De acordo com o operador Anilton Fortes, nesta altura, a situação da lixeira intermunicipal representa “uma grande preocupação” para os agentes turísticos, que estão mesmo “agoniados com o estado desse espaço”, também, já considerado, pelas autoridades sanitárias, um problema de saúde pública em Santo Antão.

“O problema que mais preocupa os operadores turísticos tem a ver com essa lixeira. Estamos mesmos agoniados com essa situação”, assinalou este operador turístico à Agencia Cabo-verdiana de Notícias.

Nos últimos anos, os santantonense, de uma forma geral, têm estado a pedir o encerramento ou deslocalização dessa lixeira, utilizada pelos municípios do Paul e Ribeira Grande, para um sítio mais adequado, devido a proliferação do lixo um pouco por toda a ilha

 A Associação dos Municípios de Santo Antão, também mostra-se preocupada com esta situação, assegurando que o encerramento da lixeira intermunicipal passará pela construção do aterro sanitário nesta ilha, cujo financiamento, à volta de 200 mil contos, está a ser mobilizado pelo Governo e municípios.

Nos próximos anos, a ilha vai ser abrangida com investimentos no domínio do saneamento em mais de quatro milhões de contos, incidindo na prevenção e gestão de resíduos. 
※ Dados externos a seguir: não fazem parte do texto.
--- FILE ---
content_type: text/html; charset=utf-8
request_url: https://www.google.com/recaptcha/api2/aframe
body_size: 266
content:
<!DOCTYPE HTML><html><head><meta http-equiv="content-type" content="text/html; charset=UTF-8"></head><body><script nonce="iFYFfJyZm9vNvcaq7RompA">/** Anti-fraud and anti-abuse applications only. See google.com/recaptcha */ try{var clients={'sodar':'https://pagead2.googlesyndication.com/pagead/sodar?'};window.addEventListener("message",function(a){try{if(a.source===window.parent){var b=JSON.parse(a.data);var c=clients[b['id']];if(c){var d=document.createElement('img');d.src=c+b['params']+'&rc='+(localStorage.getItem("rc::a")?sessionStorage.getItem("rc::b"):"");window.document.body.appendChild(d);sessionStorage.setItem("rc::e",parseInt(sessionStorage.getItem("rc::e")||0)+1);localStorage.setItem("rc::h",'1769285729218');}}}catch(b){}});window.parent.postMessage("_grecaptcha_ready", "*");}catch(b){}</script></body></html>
Segundo a Agência Nacional de Águas e Saneamento (ANAS), os investimentos, vão ser assegurados no âmbito do Plano Estratégico para o Desenvolvimento Sustentável (PEDS), previsto para o período 2017/2021.
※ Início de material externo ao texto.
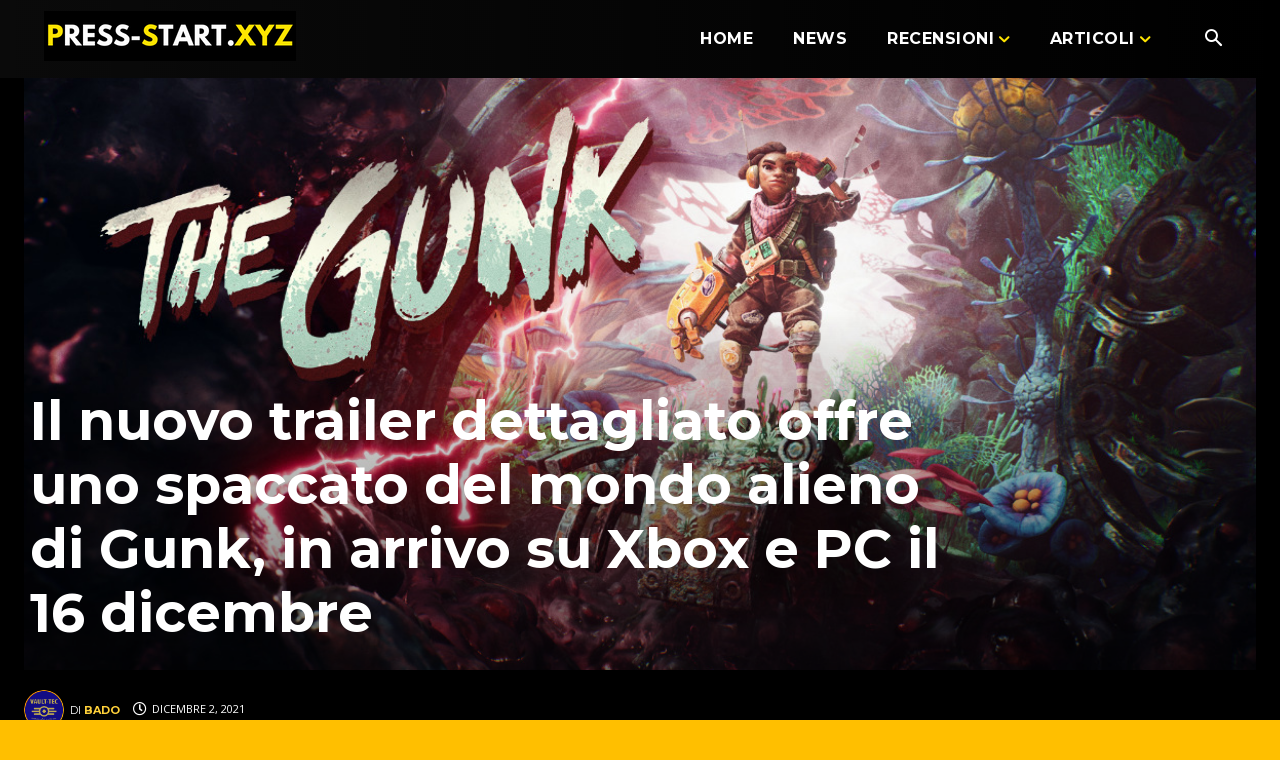

--- FILE ---
content_type: text/html; charset=utf-8
request_url: https://www.google.com/recaptcha/api2/aframe
body_size: 267
content:
<!DOCTYPE HTML><html><head><meta http-equiv="content-type" content="text/html; charset=UTF-8"></head><body><script nonce="vrV_rLMAISVrHJxeKyJYng">/** Anti-fraud and anti-abuse applications only. See google.com/recaptcha */ try{var clients={'sodar':'https://pagead2.googlesyndication.com/pagead/sodar?'};window.addEventListener("message",function(a){try{if(a.source===window.parent){var b=JSON.parse(a.data);var c=clients[b['id']];if(c){var d=document.createElement('img');d.src=c+b['params']+'&rc='+(localStorage.getItem("rc::a")?sessionStorage.getItem("rc::b"):"");window.document.body.appendChild(d);sessionStorage.setItem("rc::e",parseInt(sessionStorage.getItem("rc::e")||0)+1);localStorage.setItem("rc::h",'1768473151491');}}}catch(b){}});window.parent.postMessage("_grecaptcha_ready", "*");}catch(b){}</script></body></html>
Para além de Santo Antão, os investimentos, abarcam ainda as ilhas de São Vicente, São Nicolau, Sal, Boa Vista, Santiago e Brava. Recaem na construção, relocalização e requalificação de infra-estruturas de tratamento e valorização dos resíduos.
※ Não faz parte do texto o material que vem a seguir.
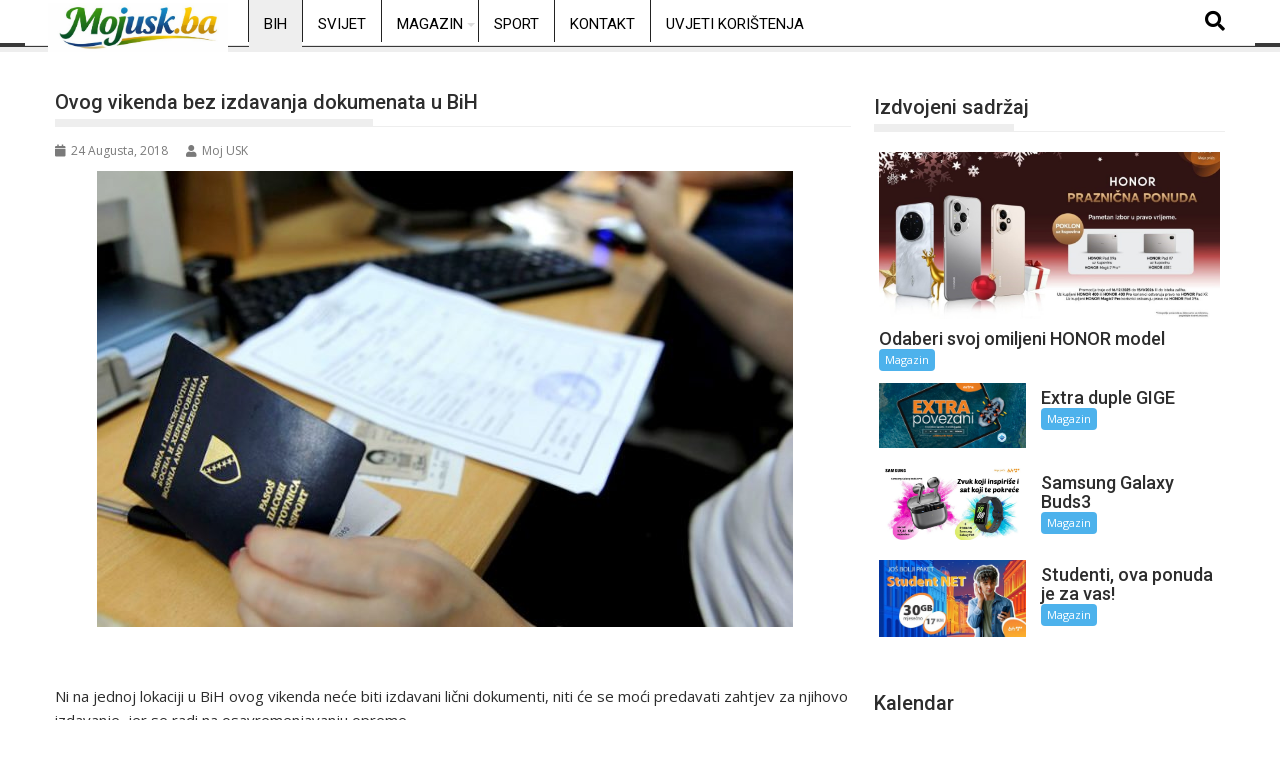

--- FILE ---
content_type: text/html; charset=utf-8
request_url: https://www.google.com/recaptcha/api2/aframe
body_size: 267
content:
<!DOCTYPE HTML><html><head><meta http-equiv="content-type" content="text/html; charset=UTF-8"></head><body><script nonce="q8_1dSbK6QluFQiVB2nUaQ">/** Anti-fraud and anti-abuse applications only. See google.com/recaptcha */ try{var clients={'sodar':'https://pagead2.googlesyndication.com/pagead/sodar?'};window.addEventListener("message",function(a){try{if(a.source===window.parent){var b=JSON.parse(a.data);var c=clients[b['id']];if(c){var d=document.createElement('img');d.src=c+b['params']+'&rc='+(localStorage.getItem("rc::a")?sessionStorage.getItem("rc::b"):"");window.document.body.appendChild(d);sessionStorage.setItem("rc::e",parseInt(sessionStorage.getItem("rc::e")||0)+1);localStorage.setItem("rc::h",'1768817440787');}}}catch(b){}});window.parent.postMessage("_grecaptcha_ready", "*");}catch(b){}</script></body></html>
No caso especifico de Santo Antão, que enfrenta “uma situação de emergência” em termos de gestão dos resíduos sólidos (Ribeira Grande e Paul) e líquidos (Porto Novo), o Governo garante estar “empenhado em dotar esta ilha, a médio prazo”, de um aterro sanitário, infra-estrutura que será localizada no Porto Novo, segundo estudos já efectuados.